PLAYING A BIGGER ROLE
The operations rooms and its resources initially helped the track team prevent any failures. Its role has extended in recent years to the extent that it now contributes to improve the car’s competitiveness and enhance overall communication within the team.
“Primarily, it was done for reliability purposes,” McCullough adds. “But now it covers aerodynamics, vehicle performance as well. We can use that from a performance point of view.
“And it helps to engage and train people: they can hear what drivers say, what engineers say, they can look at the data, they can come back and say ‘actually it was the wind that caused that’ or ‘this part of the diffuser is not working’. So the operation room helps for the car development as well.
“This constant communication and information flow allows us to save a lot of time. Several years ago, you used to say goodbye to the factory people on Wednesdays and say hello to them on Monday. We had to try to debrief them: explain what happened, why we did that, etc. Now, they are with us in every single session, every single briefing, every single meeting.
“It is a massive difference, and it makes our job at the track much easier. It’s sometimes a bit slower, because you have to explain a little bit more into it, but the return is much better, because you get help on how to set up the car, how to make it more reliable.”
F1 control rooms have different targets to meet throughout a grand prix weekend. Friday and Saturday morning are typically devoted to performance analysis. After processing and crunching the telemetry data, the factory sends an in-depth review to the race engineers in order to help them improve and/or fine-tune the car’s setup.
“Teams can go quite far in their quest for performance,” comments F1i technical consultant Jacky Eeckelaert, whose long F1 career includes spells at Jordan and Honda.

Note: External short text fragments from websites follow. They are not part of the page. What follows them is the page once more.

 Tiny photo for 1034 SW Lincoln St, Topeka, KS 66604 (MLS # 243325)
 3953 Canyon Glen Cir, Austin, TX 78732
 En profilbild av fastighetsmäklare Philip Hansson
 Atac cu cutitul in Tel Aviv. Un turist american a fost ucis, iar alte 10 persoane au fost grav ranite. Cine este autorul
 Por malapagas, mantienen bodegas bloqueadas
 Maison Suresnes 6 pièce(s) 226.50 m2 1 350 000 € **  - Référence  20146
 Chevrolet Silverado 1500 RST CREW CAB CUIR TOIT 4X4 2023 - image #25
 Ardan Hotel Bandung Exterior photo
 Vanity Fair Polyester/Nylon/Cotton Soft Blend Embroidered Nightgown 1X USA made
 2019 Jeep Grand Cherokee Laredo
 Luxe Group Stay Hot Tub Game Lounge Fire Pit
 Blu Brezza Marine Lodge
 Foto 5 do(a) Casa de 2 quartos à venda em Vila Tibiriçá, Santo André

“For instance, some outfits place sensors – like accelerometers on sprung/unsprung masses – on the car during Friday free practice. The idea is to monitor how the suspensions are working, especially over the kerbs.
“The data are then forwarded to the engineers at the factory where they run an identical chassis on the dyno using the same settings. Vehicle dynamics experts analyse how the car behaves and send back setup suggestions about damper stiffness to the track operations engineers, who have the final call.”
Sunday is all about race strategy. During the grand prix, the factory-based engineers run real-time simulations and advise their colleagues accordingly, telling them about the most favourable pit stop windows for instance.